The standard formula divides total keystrokes by 5 (the average word length) and then divides by the number of minutes elapsed. This gives gross WPM. To get net WPM — the more meaningful metric — the test subtracts a penalty for each uncorrected error. FastTypings uses net WPM so your score is honest and comparable across platforms.
Do I need to create an account for an online typing test?
Not on FastTypings. You can take a full timed test immediately without signing up. An optional free account lets you save history across devices and appear on the global leaderboard, but the core test — including WPM, accuracy, and results — works without any registration.
Does my internet connection affect my typing test score?
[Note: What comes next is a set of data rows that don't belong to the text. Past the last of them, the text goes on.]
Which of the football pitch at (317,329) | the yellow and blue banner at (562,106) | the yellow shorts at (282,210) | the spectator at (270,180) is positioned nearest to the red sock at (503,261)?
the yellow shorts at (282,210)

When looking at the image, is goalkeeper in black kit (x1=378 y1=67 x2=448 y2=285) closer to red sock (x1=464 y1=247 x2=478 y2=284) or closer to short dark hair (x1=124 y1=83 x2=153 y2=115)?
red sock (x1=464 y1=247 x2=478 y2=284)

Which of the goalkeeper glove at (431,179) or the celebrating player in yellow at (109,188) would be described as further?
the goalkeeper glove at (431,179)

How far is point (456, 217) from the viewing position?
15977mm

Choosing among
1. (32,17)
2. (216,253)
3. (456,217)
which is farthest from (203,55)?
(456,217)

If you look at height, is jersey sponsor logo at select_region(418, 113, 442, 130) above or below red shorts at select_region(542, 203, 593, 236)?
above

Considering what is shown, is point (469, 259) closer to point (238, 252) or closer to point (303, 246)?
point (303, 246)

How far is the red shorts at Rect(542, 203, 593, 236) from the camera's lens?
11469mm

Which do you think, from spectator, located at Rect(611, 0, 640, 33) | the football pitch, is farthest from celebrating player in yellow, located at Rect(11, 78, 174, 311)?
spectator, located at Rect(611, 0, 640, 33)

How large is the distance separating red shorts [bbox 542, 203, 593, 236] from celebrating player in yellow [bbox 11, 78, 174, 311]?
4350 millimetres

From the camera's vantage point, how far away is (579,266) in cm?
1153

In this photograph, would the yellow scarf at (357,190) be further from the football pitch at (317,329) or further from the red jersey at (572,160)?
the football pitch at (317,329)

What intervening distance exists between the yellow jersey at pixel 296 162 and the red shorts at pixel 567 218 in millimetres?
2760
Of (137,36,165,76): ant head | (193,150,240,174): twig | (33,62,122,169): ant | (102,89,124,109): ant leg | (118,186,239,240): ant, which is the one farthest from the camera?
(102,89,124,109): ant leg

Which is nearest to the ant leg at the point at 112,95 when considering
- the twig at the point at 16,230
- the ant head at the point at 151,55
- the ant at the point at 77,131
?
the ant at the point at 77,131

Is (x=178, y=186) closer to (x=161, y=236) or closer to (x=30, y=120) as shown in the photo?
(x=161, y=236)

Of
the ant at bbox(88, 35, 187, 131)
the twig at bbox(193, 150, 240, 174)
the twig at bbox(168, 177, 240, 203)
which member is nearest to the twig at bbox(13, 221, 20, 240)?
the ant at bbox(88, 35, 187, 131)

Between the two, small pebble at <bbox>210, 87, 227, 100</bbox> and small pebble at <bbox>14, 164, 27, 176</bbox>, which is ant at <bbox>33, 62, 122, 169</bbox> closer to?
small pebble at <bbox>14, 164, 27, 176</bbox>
For well-built online tests, no. FastTypings runs the entire test locally in your browser. The timer, keystrokes, and WPM calculation all happen client-side. Your internet connection only matters for loading the page initially. Once the page is loaded, a slow connection has zero effect on your score.
What is a good score on an online typing speed test?
60–70 WPM is considered a solid score for general use. Most professional roles requiring heavy typing target 70–90 WPM. If you are under 40 WPM, deliberate practice can realistically double your speed in 2–3 months. Over 100 WPM places you in the top 5% of typists globally.
Are online typing tests as accurate as official certification tests?
High-quality free tests use the same net WPM formula as certification tests. The main difference is test conditions: official certification tests are proctored and use standardised text. For self-assessment and practice, an online test like FastTypings is equally accurate in formula, though your environment may introduce variability that a proctored setting would not.
Why does my WPM vary so much between tests?
Variability is normal, especially in a single session. Factors include warm-up (first test is usually slower), familiarity with the specific text passage, brief lapses in concentration, and minor finger fatigue. For a reliable baseline, take 5 tests and average the middle three after discarding your best and worst.